### [Extracted data]
↓↓↓

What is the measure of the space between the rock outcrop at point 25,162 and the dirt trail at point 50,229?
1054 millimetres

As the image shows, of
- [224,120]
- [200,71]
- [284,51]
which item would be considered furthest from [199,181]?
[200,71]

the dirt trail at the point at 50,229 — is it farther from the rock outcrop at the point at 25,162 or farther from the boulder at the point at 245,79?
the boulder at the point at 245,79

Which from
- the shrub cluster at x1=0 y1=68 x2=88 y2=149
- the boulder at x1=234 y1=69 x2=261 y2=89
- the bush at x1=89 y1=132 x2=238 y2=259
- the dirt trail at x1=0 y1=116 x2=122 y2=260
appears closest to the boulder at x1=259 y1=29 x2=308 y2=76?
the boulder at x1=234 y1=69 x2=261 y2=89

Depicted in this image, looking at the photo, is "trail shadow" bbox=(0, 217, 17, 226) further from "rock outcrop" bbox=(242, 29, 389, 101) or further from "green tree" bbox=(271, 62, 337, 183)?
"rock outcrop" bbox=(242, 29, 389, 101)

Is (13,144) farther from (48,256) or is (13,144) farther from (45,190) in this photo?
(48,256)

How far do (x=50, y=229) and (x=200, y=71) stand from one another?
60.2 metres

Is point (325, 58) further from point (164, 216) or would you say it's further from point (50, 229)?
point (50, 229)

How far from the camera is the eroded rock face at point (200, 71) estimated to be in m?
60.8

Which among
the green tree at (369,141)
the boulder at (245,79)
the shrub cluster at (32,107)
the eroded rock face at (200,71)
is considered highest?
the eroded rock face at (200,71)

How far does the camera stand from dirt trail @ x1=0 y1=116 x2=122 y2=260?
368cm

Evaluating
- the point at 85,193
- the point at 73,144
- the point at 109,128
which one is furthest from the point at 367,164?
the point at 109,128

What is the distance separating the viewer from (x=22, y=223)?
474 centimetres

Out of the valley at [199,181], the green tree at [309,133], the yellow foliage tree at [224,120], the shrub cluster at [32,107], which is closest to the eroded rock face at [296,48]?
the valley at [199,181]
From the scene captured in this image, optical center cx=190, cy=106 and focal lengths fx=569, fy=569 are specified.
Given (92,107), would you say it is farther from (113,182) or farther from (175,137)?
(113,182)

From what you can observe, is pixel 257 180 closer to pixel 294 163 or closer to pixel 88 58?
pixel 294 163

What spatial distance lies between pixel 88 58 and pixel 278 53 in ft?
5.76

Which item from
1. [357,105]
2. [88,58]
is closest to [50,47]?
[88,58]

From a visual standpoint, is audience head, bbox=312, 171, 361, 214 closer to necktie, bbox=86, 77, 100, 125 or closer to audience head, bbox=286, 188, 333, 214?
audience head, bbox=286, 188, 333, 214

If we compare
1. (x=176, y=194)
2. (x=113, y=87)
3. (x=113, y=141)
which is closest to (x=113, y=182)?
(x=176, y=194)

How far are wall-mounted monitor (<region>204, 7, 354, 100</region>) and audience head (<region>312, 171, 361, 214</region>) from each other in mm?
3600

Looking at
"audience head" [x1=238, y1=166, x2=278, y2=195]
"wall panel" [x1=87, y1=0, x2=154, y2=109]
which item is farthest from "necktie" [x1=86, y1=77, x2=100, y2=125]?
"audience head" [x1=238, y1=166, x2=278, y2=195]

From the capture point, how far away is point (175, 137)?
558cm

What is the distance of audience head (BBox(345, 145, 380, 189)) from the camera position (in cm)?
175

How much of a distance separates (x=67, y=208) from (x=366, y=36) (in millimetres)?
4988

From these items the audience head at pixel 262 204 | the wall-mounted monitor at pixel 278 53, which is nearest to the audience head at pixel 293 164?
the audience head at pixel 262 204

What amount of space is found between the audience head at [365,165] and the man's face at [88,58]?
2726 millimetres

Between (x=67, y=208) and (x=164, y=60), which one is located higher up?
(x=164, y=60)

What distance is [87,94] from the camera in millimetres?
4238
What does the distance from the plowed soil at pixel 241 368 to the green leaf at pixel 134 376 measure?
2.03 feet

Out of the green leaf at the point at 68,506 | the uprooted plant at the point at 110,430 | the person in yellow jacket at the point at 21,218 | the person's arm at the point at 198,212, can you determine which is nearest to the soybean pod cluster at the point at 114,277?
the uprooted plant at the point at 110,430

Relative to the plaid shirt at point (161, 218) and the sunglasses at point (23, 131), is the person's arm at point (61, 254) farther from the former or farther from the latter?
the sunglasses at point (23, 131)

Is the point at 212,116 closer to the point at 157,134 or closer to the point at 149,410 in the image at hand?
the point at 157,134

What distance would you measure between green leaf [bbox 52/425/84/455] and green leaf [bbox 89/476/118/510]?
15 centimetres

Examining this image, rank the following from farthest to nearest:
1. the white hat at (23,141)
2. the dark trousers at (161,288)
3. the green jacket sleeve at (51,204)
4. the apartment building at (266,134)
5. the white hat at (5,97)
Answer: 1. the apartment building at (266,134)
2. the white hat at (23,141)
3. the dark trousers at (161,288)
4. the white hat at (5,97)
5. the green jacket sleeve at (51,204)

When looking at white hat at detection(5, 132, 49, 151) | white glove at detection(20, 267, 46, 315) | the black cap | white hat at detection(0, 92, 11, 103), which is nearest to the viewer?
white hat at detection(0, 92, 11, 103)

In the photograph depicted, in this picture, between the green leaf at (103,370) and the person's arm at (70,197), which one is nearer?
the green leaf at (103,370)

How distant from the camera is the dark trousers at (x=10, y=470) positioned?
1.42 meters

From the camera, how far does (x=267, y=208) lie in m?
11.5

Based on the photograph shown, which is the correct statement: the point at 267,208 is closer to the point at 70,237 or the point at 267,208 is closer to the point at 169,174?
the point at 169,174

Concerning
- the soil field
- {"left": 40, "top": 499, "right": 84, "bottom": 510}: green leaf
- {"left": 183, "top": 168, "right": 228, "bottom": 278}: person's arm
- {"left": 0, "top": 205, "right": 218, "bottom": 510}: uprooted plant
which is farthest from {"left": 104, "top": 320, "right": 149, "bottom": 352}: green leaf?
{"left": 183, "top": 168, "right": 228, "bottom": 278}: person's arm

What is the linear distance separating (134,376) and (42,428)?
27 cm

↑↑↑

### [What the exercise asks]
Above are the records; retype them all without a single difference.

### [Complete output]
What is the measure of the space between the rock outcrop at point 25,162 and the dirt trail at point 50,229?
1054 millimetres

As the image shows, of
- [224,120]
- [200,71]
- [284,51]
which item would be considered furthest from [199,181]?
[200,71]

the dirt trail at the point at 50,229 — is it farther from the rock outcrop at the point at 25,162 or farther from the boulder at the point at 245,79?
the boulder at the point at 245,79

Which from
- the shrub cluster at x1=0 y1=68 x2=88 y2=149
- the boulder at x1=234 y1=69 x2=261 y2=89
- the bush at x1=89 y1=132 x2=238 y2=259
- the dirt trail at x1=0 y1=116 x2=122 y2=260
appears closest to the boulder at x1=259 y1=29 x2=308 y2=76?
the boulder at x1=234 y1=69 x2=261 y2=89

Depicted in this image, looking at the photo, is "trail shadow" bbox=(0, 217, 17, 226) further from "rock outcrop" bbox=(242, 29, 389, 101) or further from "green tree" bbox=(271, 62, 337, 183)?
"rock outcrop" bbox=(242, 29, 389, 101)

Is (13,144) farther from (48,256) or is (13,144) farther from (45,190) in this photo?
(48,256)

How far do (x=50, y=229) and (x=200, y=71) stand from one another?
60.2 metres

Is point (325, 58) further from point (164, 216) or would you say it's further from point (50, 229)?
point (50, 229)

How far from the camera is the eroded rock face at point (200, 71) estimated to be in m?
60.8

Which among
the green tree at (369,141)
the boulder at (245,79)
the shrub cluster at (32,107)
the eroded rock face at (200,71)
is considered highest?
the eroded rock face at (200,71)

How far does the camera stand from dirt trail @ x1=0 y1=116 x2=122 y2=260?
368cm

Evaluating
- the point at 85,193
- the point at 73,144
- the point at 109,128
which one is furthest from the point at 367,164?
the point at 109,128

What is the distance separating the viewer from (x=22, y=223)?
474 centimetres

Out of the valley at [199,181], the green tree at [309,133], the yellow foliage tree at [224,120], the shrub cluster at [32,107], which is closest to the eroded rock face at [296,48]?
the valley at [199,181]
From the scene captured in this image, optical center cx=190, cy=106 and focal lengths fx=569, fy=569 are specified.
Given (92,107), would you say it is farther from (113,182) or farther from (175,137)?
(113,182)

From what you can observe, is pixel 257 180 closer to pixel 294 163 or closer to pixel 88 58?
pixel 294 163

What spatial distance lies between pixel 88 58 and pixel 278 53 in ft?
5.76

Which item from
1. [357,105]
2. [88,58]
is closest to [50,47]?
[88,58]

From a visual standpoint, is audience head, bbox=312, 171, 361, 214 closer to necktie, bbox=86, 77, 100, 125 or closer to audience head, bbox=286, 188, 333, 214?
audience head, bbox=286, 188, 333, 214

If we compare
1. (x=176, y=194)
2. (x=113, y=87)
3. (x=113, y=141)
which is closest to (x=113, y=182)?
(x=176, y=194)

How far are wall-mounted monitor (<region>204, 7, 354, 100</region>) and audience head (<region>312, 171, 361, 214</region>) from each other in mm?
3600

Looking at
"audience head" [x1=238, y1=166, x2=278, y2=195]
"wall panel" [x1=87, y1=0, x2=154, y2=109]
which item is farthest from "necktie" [x1=86, y1=77, x2=100, y2=125]?
"audience head" [x1=238, y1=166, x2=278, y2=195]

From the capture point, how far away is point (175, 137)?
558cm

What is the distance of audience head (BBox(345, 145, 380, 189)) from the camera position (in cm)?
175

How much of a distance separates (x=67, y=208) from (x=366, y=36) (in millimetres)?
4988

From these items the audience head at pixel 262 204 | the wall-mounted monitor at pixel 278 53, which is nearest to the audience head at pixel 293 164?
the audience head at pixel 262 204

What amount of space is found between the audience head at [365,165] and the man's face at [88,58]?
2726 millimetres

Between (x=67, y=208) and (x=164, y=60), which one is located higher up?
(x=164, y=60)

What distance is [87,94] from the camera in millimetres?
4238
What does the distance from the plowed soil at pixel 241 368 to the green leaf at pixel 134 376 measure?
2.03 feet

Out of the green leaf at the point at 68,506 | the uprooted plant at the point at 110,430 | the person in yellow jacket at the point at 21,218 | the person's arm at the point at 198,212, can you determine which is nearest to the soybean pod cluster at the point at 114,277?
the uprooted plant at the point at 110,430

Relative to the plaid shirt at point (161, 218) and the sunglasses at point (23, 131), is the person's arm at point (61, 254) farther from the former or farther from the latter?
the sunglasses at point (23, 131)

Is the point at 212,116 closer to the point at 157,134 or closer to the point at 149,410 in the image at hand?
the point at 157,134

What distance would you measure between green leaf [bbox 52/425/84/455] and green leaf [bbox 89/476/118/510]?
15 centimetres

Examining this image, rank the following from farthest to nearest:
1. the white hat at (23,141)
2. the dark trousers at (161,288)
3. the green jacket sleeve at (51,204)
4. the apartment building at (266,134)
5. the white hat at (5,97)
Answer: 1. the apartment building at (266,134)
2. the white hat at (23,141)
3. the dark trousers at (161,288)
4. the white hat at (5,97)
5. the green jacket sleeve at (51,204)

When looking at white hat at detection(5, 132, 49, 151) | white glove at detection(20, 267, 46, 315) | the black cap | white hat at detection(0, 92, 11, 103), which is nearest to the viewer?
white hat at detection(0, 92, 11, 103)

In the photograph depicted, in this picture, between the green leaf at (103,370) and the person's arm at (70,197), which one is nearer?
the green leaf at (103,370)

How distant from the camera is the dark trousers at (x=10, y=470) positioned?
1.42 meters

From the camera, how far does (x=267, y=208) lie in m?
11.5

Based on the photograph shown, which is the correct statement: the point at 267,208 is closer to the point at 70,237 or the point at 267,208 is closer to the point at 169,174?
the point at 169,174

Concerning
- the soil field
- {"left": 40, "top": 499, "right": 84, "bottom": 510}: green leaf
- {"left": 183, "top": 168, "right": 228, "bottom": 278}: person's arm
- {"left": 0, "top": 205, "right": 218, "bottom": 510}: uprooted plant
which is farthest from {"left": 104, "top": 320, "right": 149, "bottom": 352}: green leaf?
{"left": 183, "top": 168, "right": 228, "bottom": 278}: person's arm

What is the linear distance separating (134,376) and (42,428)?
27 cm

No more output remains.